--- Document excerpt Enclosed Below ---
A quick glance in the Science and Health sections of any major newspaper reveals how enamored mainstream culture in the United States has become with evolutionary neuropsychology. Over the last two decades, this scientific paradigm has been popularized to justify “common sense” notions about human sociality and behavior, especially the idea that the human brain is “hardwired” by, or for, [End Page 64] gender, race, sexuality, and the like. The notions that bisexuality in men does not exist, that women are wired to find sexual submission arousing, and that ethnocentrism is the result of ancient chemical distributions in the brain that promote trust only toward one’s “in-group” are among neuropsychology’s greatest hits. As a result, racism, sexism, and the violence that often results from these are regularly legitimated and naturalized.

It is this search for a one-to-one correlation between brains and behavior that Rebecca Jordan-Young attacks so viscerally in Brain Storm: The Flaws in the Science of Sex Differences. She targets one particularly beloved story in her analysis—the notion that prenatal hormone exposures permanently sexually differentiate the brain. Jordan-Young’s stated goal is not to answer questions, but rather to “question answers”—specifically regarding what scientists assume to know about differences in the brains of men and women, heterosexuals and homosexuals, or what may be called “androphiles” and “gynephiles.”
--- End of Enclosed Document excerpt ---
--- The data Enclosed Below ---
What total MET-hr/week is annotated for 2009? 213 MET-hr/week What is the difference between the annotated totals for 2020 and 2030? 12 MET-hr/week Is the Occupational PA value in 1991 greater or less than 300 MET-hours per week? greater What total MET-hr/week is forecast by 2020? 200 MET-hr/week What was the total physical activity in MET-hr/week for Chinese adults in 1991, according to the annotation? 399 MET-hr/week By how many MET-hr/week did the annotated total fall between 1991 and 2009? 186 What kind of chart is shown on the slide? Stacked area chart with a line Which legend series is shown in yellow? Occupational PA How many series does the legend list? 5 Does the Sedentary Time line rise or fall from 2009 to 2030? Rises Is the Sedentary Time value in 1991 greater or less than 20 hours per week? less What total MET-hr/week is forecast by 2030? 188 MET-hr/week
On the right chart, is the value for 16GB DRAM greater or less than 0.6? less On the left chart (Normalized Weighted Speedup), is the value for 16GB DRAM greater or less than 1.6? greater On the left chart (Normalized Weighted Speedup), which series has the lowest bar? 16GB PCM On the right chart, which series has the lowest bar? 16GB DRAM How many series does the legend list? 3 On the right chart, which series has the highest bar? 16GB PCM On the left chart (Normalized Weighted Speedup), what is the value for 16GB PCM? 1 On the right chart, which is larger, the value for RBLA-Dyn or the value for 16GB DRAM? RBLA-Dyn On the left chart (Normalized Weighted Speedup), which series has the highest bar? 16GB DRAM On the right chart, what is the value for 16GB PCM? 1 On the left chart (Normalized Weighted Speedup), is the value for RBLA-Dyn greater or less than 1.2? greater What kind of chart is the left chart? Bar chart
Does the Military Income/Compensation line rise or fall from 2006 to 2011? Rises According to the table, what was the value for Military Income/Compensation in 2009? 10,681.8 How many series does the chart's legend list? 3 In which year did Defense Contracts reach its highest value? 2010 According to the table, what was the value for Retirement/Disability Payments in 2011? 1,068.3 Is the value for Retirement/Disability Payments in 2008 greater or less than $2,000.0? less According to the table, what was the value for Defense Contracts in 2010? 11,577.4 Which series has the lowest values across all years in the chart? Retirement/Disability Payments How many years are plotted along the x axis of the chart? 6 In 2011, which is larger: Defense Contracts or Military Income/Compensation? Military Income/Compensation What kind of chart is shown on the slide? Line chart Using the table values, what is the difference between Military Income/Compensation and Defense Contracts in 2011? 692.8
--- End of Enclosed The data ---
- _Requirement_:
Please write out the neuropsychology passage again, starting with "A quick glance" and going on through "legitimated and naturalized.", but switch "mainstream culture" to "popular culture". The listing above is separate material and has no connection to the neuropsychology passage.

- _Answer box_:
A quick glance in the Science and Health sections of any major newspaper reveals how enamored popular culture in the United States has become with evolutionary neuropsychology. Over the last two decades, this scientific paradigm has been popularized to justify “common sense” notions about human sociality and behavior, especially the idea that the human brain is “hardwired” by, or for, [End Page 64] gender, race, sexuality, and the like. The notions that bisexuality in men does not exist, that women are wired to find sexual submission arousing, and that ethnocentrism is the result of ancient chemical distributions in the brain that promote trust only toward one’s “in-group” are among neuropsychology’s greatest hits. As a result, racism, sexism, and the violence that often results from these are regularly legitimated and naturalized.